▶ _EXERCISE BRIEF_
Lay out the lines from the one containing "From the image given, between" through the one containing "21.8 meters", both included, as a Markdown table with the columns No. and Entry. Number each line and omit the blank lines.

▶ _DATA PROVIDED_
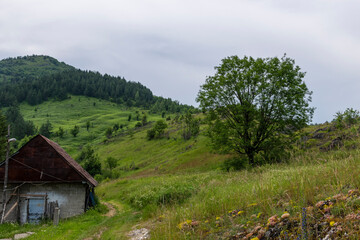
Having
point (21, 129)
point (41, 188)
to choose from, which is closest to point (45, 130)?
point (21, 129)

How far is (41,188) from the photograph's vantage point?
2247cm

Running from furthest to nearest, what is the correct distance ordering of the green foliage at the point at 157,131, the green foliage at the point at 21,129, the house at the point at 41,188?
the green foliage at the point at 21,129 → the green foliage at the point at 157,131 → the house at the point at 41,188

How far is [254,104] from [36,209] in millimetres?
24250

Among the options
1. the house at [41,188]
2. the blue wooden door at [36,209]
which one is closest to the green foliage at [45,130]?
the house at [41,188]

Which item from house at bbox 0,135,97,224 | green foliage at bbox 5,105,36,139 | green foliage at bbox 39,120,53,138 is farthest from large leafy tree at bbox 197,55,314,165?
green foliage at bbox 5,105,36,139

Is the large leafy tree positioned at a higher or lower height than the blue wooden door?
higher

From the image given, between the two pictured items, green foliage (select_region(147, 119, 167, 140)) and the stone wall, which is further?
green foliage (select_region(147, 119, 167, 140))

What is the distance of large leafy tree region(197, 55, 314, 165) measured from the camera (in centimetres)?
2831

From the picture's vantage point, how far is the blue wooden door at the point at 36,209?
21.8 meters

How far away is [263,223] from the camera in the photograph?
5.68 meters

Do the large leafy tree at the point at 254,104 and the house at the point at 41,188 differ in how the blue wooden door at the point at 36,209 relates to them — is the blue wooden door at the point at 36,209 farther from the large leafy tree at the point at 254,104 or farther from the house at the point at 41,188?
the large leafy tree at the point at 254,104

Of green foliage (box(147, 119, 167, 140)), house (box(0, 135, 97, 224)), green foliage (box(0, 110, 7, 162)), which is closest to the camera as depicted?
house (box(0, 135, 97, 224))

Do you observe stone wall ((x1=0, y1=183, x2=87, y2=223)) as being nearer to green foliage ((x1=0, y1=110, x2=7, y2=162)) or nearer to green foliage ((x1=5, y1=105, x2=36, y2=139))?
green foliage ((x1=0, y1=110, x2=7, y2=162))

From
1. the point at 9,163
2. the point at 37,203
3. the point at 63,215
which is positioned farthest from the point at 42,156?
the point at 63,215
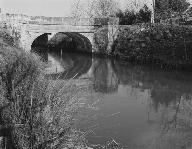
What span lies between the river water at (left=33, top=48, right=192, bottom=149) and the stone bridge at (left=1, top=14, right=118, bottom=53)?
9.73 metres

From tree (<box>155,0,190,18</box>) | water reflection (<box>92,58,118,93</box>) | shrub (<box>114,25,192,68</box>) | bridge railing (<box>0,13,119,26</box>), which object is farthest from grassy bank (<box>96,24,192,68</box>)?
tree (<box>155,0,190,18</box>)

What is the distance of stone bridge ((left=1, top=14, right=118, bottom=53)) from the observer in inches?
1444

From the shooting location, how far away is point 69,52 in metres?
49.7

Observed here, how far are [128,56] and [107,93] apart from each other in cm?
1582

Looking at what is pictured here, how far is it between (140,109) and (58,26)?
A: 24370 mm

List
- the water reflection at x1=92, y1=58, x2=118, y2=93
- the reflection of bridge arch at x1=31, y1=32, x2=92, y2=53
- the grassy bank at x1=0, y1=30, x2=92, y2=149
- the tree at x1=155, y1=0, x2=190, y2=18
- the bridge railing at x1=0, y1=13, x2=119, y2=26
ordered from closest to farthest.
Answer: the grassy bank at x1=0, y1=30, x2=92, y2=149 → the water reflection at x1=92, y1=58, x2=118, y2=93 → the bridge railing at x1=0, y1=13, x2=119, y2=26 → the tree at x1=155, y1=0, x2=190, y2=18 → the reflection of bridge arch at x1=31, y1=32, x2=92, y2=53

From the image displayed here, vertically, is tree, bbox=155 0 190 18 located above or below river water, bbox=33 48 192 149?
above

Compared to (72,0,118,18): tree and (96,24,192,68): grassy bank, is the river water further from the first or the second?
(72,0,118,18): tree

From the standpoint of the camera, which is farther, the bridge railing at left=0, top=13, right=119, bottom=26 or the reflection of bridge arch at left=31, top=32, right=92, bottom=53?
the reflection of bridge arch at left=31, top=32, right=92, bottom=53

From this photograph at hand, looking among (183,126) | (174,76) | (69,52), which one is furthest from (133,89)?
(69,52)

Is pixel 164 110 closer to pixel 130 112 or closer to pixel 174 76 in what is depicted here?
pixel 130 112

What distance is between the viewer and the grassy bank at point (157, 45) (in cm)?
2886

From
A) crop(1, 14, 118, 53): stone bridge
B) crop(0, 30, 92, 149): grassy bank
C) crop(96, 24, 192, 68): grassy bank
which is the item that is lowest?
crop(0, 30, 92, 149): grassy bank

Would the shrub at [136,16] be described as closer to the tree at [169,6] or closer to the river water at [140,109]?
the tree at [169,6]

▶ _OUTPUT FOR THIS TASK_
| No. | Entry |
|---|---|
| 1 | From the image given, between the two pictured items, green foliage (select_region(147, 119, 167, 140)) and the stone wall, which is further? |
| 2 | green foliage (select_region(147, 119, 167, 140)) |
| 3 | What is the distance of large leafy tree region(197, 55, 314, 165) measured from the camera (in centimetres)? |
| 4 | 2831 |
| 5 | From the picture's vantage point, how far is the blue wooden door at the point at 36,209? |
| 6 | 21.8 meters |